THE TASK —
Rewrite the records below, starting at the line that contains "Is white painted" and ending at the end of the records, swapping "white painted brick" for "gray stone block" and leaving everything else unchanged.

(Rows from a dataset)
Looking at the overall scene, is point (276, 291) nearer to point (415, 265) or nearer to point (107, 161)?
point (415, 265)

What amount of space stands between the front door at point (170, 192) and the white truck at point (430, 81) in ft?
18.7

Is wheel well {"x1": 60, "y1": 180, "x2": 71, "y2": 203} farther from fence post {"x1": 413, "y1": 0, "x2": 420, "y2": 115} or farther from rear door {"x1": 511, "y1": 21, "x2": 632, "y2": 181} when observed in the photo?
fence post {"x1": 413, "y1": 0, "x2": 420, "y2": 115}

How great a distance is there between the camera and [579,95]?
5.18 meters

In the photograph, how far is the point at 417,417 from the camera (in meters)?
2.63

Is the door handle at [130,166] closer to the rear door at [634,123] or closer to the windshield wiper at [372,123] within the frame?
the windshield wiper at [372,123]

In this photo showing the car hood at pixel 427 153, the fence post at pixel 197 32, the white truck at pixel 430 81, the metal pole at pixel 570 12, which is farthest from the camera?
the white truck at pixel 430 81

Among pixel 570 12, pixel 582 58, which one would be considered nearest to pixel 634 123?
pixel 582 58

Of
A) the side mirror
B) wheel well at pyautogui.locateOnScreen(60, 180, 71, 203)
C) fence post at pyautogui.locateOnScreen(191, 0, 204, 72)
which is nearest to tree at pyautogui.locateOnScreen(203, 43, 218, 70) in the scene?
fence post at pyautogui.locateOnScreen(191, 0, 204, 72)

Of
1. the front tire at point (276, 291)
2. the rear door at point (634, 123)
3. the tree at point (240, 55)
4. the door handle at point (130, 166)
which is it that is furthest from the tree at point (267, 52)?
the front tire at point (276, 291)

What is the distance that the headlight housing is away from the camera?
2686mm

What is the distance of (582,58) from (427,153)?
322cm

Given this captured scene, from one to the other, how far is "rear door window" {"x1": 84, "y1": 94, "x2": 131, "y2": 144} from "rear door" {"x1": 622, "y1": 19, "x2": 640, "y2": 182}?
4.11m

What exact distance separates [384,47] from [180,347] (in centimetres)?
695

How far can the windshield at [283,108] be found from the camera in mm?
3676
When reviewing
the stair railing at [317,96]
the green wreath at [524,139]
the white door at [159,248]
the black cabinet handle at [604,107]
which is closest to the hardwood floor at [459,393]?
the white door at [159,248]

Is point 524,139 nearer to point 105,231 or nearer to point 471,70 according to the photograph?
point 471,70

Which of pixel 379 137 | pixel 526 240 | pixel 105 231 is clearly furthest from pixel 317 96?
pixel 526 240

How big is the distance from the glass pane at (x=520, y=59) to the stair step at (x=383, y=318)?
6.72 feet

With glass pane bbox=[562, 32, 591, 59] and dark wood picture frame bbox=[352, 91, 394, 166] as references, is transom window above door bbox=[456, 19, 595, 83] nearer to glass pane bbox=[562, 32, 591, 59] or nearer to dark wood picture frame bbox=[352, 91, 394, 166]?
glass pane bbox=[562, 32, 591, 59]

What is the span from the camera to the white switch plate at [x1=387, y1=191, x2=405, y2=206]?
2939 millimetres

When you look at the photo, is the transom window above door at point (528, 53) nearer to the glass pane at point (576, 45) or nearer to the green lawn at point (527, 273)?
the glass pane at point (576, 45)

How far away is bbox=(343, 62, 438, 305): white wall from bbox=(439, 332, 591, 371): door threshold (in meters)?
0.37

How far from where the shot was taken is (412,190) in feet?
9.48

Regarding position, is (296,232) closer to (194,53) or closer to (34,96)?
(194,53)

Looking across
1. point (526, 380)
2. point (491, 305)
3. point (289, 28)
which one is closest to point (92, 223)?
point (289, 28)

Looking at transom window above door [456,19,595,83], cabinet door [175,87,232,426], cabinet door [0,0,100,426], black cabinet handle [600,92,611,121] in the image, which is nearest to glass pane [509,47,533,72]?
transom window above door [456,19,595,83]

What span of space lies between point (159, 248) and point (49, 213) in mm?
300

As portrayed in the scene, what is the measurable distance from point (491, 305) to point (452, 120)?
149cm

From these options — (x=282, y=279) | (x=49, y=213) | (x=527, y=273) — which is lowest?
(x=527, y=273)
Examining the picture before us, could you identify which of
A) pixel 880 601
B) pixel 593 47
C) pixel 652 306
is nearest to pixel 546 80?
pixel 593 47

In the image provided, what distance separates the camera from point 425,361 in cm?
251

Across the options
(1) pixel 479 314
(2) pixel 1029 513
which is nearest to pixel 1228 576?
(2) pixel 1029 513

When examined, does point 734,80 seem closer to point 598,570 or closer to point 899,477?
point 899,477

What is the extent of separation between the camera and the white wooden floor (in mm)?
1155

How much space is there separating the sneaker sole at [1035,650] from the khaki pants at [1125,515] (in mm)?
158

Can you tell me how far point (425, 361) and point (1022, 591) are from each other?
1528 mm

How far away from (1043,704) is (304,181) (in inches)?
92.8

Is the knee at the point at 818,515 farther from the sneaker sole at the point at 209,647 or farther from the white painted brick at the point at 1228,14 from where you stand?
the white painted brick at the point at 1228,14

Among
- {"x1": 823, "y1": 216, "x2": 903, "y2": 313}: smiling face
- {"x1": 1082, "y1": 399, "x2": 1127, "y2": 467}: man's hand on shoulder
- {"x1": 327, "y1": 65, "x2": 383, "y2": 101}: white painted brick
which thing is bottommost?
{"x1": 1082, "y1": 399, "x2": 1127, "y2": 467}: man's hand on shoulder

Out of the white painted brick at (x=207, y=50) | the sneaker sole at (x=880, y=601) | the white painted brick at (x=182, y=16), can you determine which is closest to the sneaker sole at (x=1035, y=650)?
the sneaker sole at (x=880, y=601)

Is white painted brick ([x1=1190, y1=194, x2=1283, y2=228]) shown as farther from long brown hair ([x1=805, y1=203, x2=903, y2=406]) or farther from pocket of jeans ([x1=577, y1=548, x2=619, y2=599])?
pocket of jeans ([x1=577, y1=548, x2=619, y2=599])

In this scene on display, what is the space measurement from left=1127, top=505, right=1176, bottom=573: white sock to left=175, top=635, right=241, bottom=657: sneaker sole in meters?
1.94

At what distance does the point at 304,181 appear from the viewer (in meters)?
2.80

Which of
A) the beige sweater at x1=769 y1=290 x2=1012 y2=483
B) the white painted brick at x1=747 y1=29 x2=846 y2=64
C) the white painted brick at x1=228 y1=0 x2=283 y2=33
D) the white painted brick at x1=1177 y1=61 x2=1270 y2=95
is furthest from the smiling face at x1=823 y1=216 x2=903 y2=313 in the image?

RESPONSE —
Is gray stone block ([x1=1190, y1=194, x2=1283, y2=228]) shown as farther from long brown hair ([x1=805, y1=203, x2=903, y2=406]) or farther from pocket of jeans ([x1=577, y1=548, x2=619, y2=599])?
pocket of jeans ([x1=577, y1=548, x2=619, y2=599])

In this scene on display, what is the space measurement from left=1127, top=505, right=1176, bottom=573: white sock to left=175, top=635, right=241, bottom=657: sneaker sole in meters?
1.94

At what distance does the point at 304,181 appear from the viewer (in meters)?
2.80

Which of
A) the beige sweater at x1=769 y1=290 x2=1012 y2=483
B) the gray stone block at x1=747 y1=29 x2=846 y2=64
C) the gray stone block at x1=228 y1=0 x2=283 y2=33
D) the gray stone block at x1=1177 y1=61 x2=1270 y2=95
is furthest from the smiling face at x1=823 y1=216 x2=903 y2=313 in the image?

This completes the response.